Recommendations for moving forward:

  • Consider the impact of potential budget and policy decisions on children of color and low-income communities. A first step is to incorporate an analysis of the impact of budget and policy options on children of color, their families and their communities.
  • Invest in efforts to reduce poverty and ameliorate the impact of poverty on learning. Given the strong relationship between economic disadvantage and school success, Michigan must more intentionally address the causes of poverty, and provide for the basic income, food and housing needs of children living in poverty. In addition, parents must be given the tools they need to succeed in the workforce and access post-secondary education.
  • Expand access to high-quality early learning and care programs. With the significant increase in federal funding for child care that became available this year, Michigan has an opportunity to ensure that more families can find high-quality child care for their children. Among the changes needed are an expansion of income eligibility for child care; more adequate payment rates for child care providers; and targeted efforts to expand the supply of high quality child care for infants and toddlers, families needing third-shift or off-hours care, and children with special needs.
  • Increase supports for early literacy. To improve third-grade reading for children of color or those in low-income communities, Michigan must increase access to high-quality early childhood education and care programs, expand home visiting and early identification systems, and provide more intensive reading supports and instruction in the early grades.

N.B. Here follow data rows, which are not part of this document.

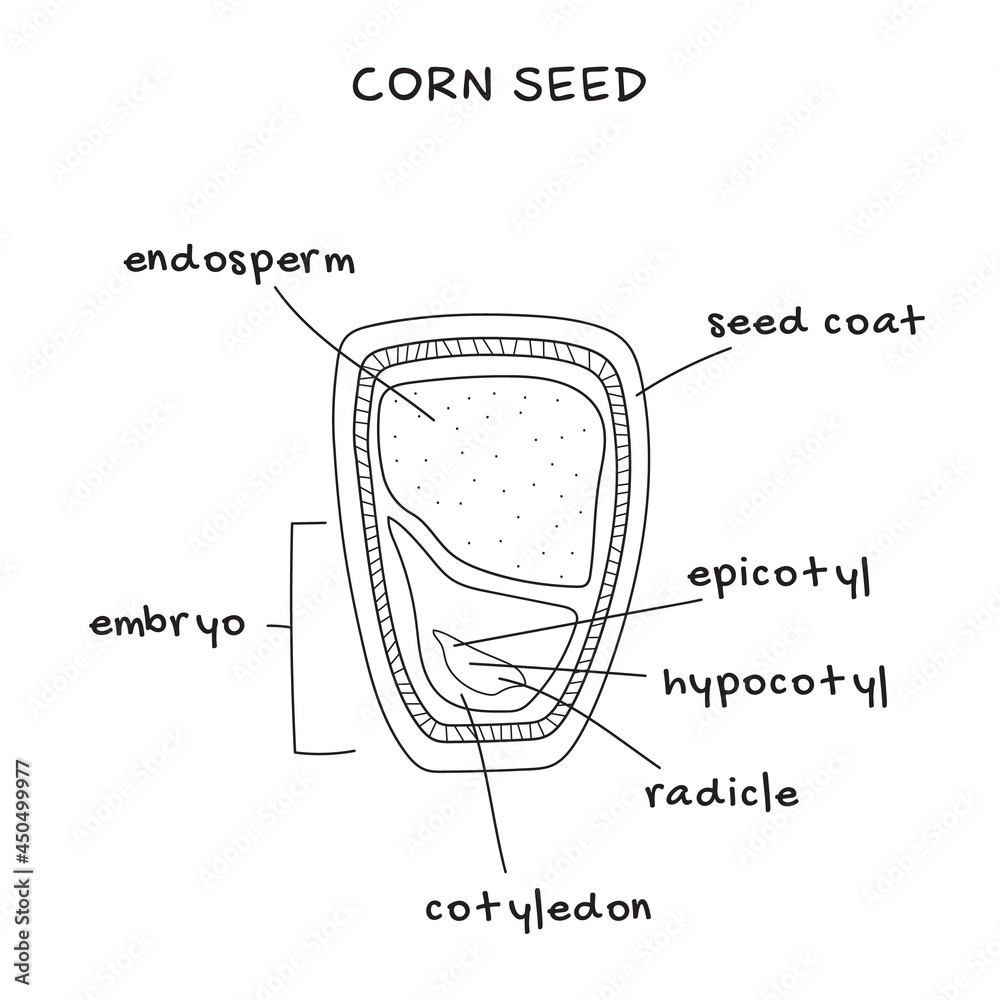 CORN SEED

endosperm

seed coat

embryo

epicotyl

hypocotyl

radicle

cotyledon

Adobe Stock | #450499977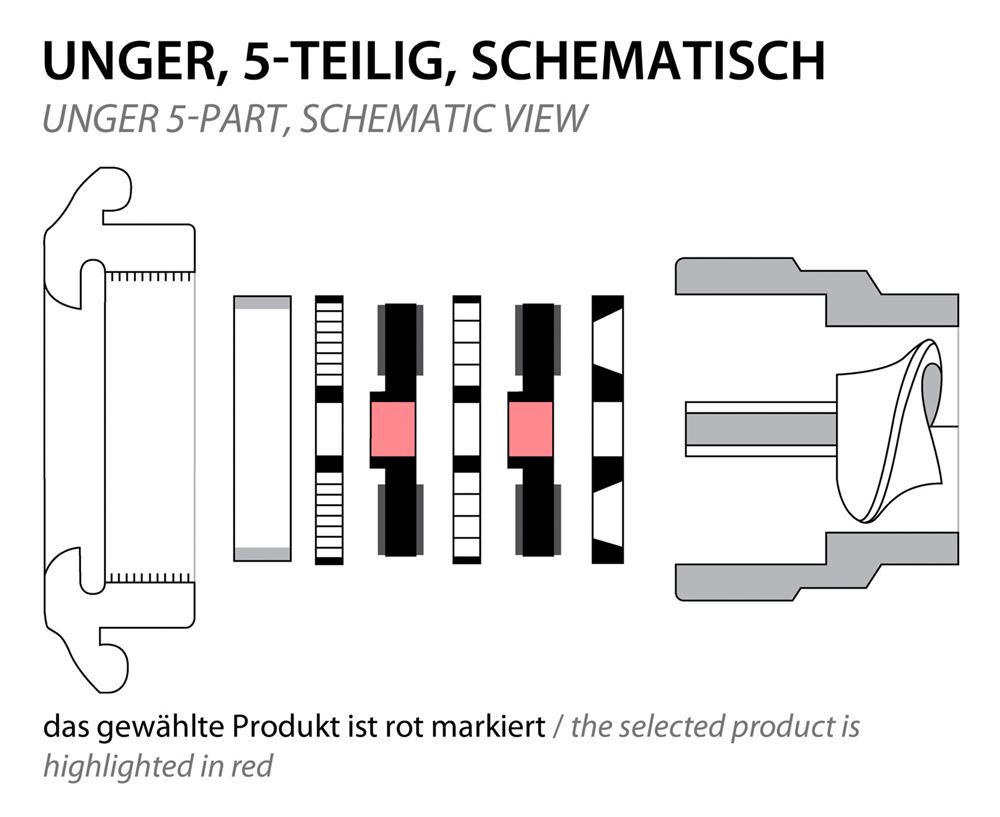 UNGER, 5-TEILIG, SCHEMATISCH
UNGER 5-PART, SCHEMATIC VIEW

das gewählte Produkt ist rot markiert / the selected product is highlighted in red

  • Provide K-12 public schools the resources required to address the educational needs of children of color and those living with families with low incomes. Michigan’s school funding formula and categorical funding should target schools and students most affected by poverty and policies that have reduced their educational opportunities, including children of color and children from economically disadvantaged families. Included are full funding of the At-Risk School Aid program and a per-pupil formula that is weighted to provide the greatest assistance for children and schools that are struggling academically.

Endnotes

  1. Gershenson, S.; Hart, C, Lindsay, C.; and Papageorge, N., The Long-Run Impacts of Same-Race Teachers, IZA—Institute of Labor Economics (March 2017).

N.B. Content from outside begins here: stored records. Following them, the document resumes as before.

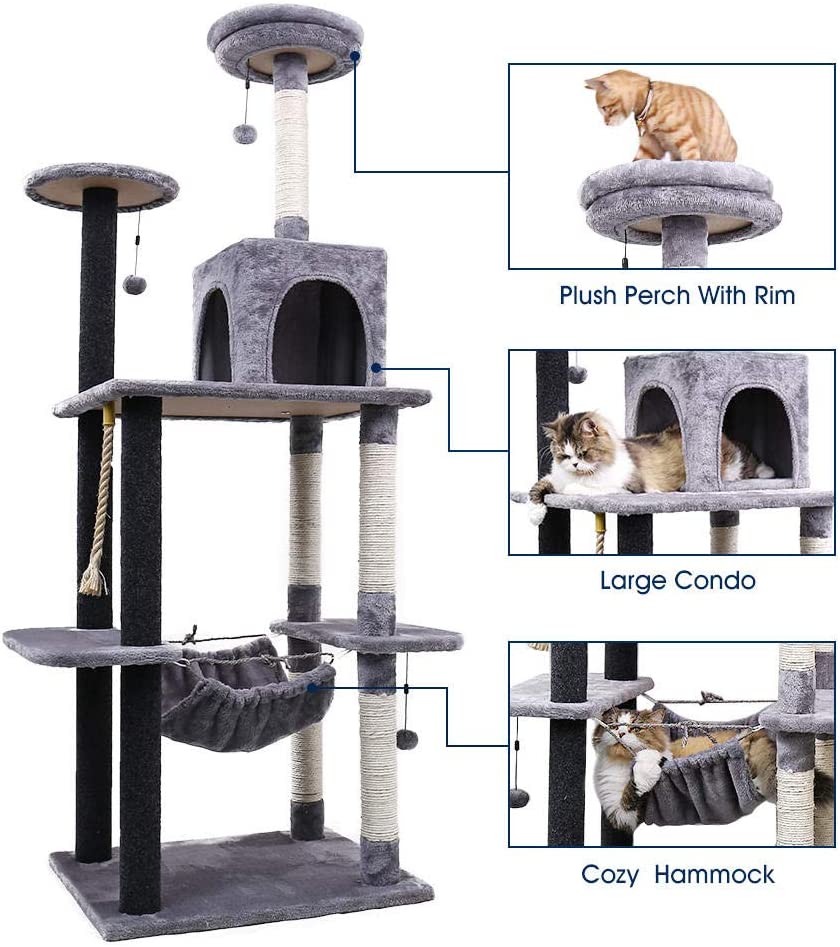 Plush Perch With Rim

Large Condo

Cozy Hammock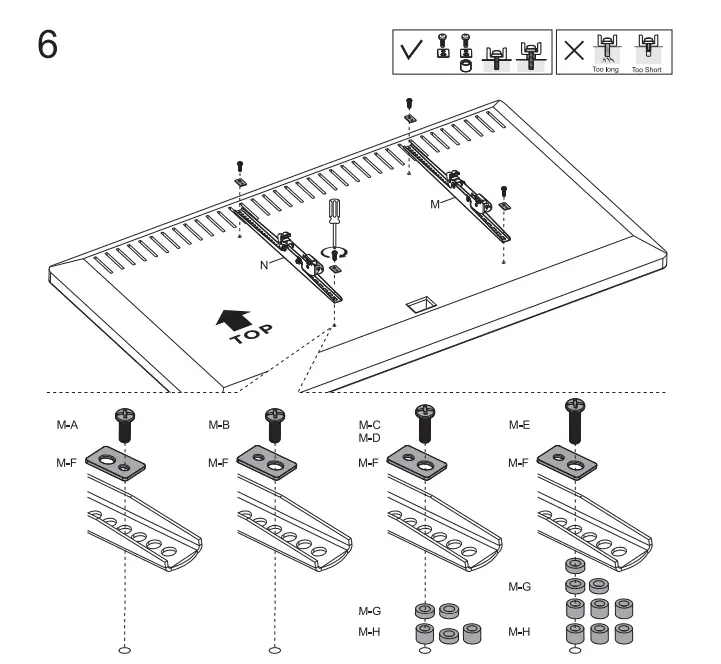 6

Too long Too Short

M

N

TOP

M-A
M-F

M-B
M-F

M-C
M-D
M-F

M-G
M-H

M-E
M-F

M-G
M-H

  2. Hansen, M. and Quintero, D., Teachers in the US are even more segregated than students, Teacher Diversity in America, Brown Center on Education Policy, Brookings (August 15, 2018).
  3. Trend in Teacher Preparation Program Enrollment, State Enrollment Information for Michigan, U.S Department of Education, Office of Postsecondary Education, Higher Education Act Title II Reporting System (2017).
  4. Trend in Teacher Preparation Program Enrollment, State Enrollment Information for Michigan, U.S Department of Education, Office of Postsecondary Education, Higher Education Act Title II Reporting System (2017).
  5. Ingersoll, R., and May, H., The Minority Teacher Shortage: Fact or Fable?, Education Week (September 1, 2011).
  6. Kwon, D., Poverty Disturbs Children’s Brain Development and Academic Performance, Scientific American (July 22, 2015).
  7. Students are considered economically disadvantaged if they are eligible for free or reduced-price meals (family income of 185% of poverty or less), are in households receiving food (Food Assistance Program) or cash assistance (Family Independence Program), are homeless, migrant or in foster care.
  8. Chronic Absenteeism in the Nation’s School: An unprecedented look at a hidden educational crisis, U.S. Department of Education (October 27, 2016).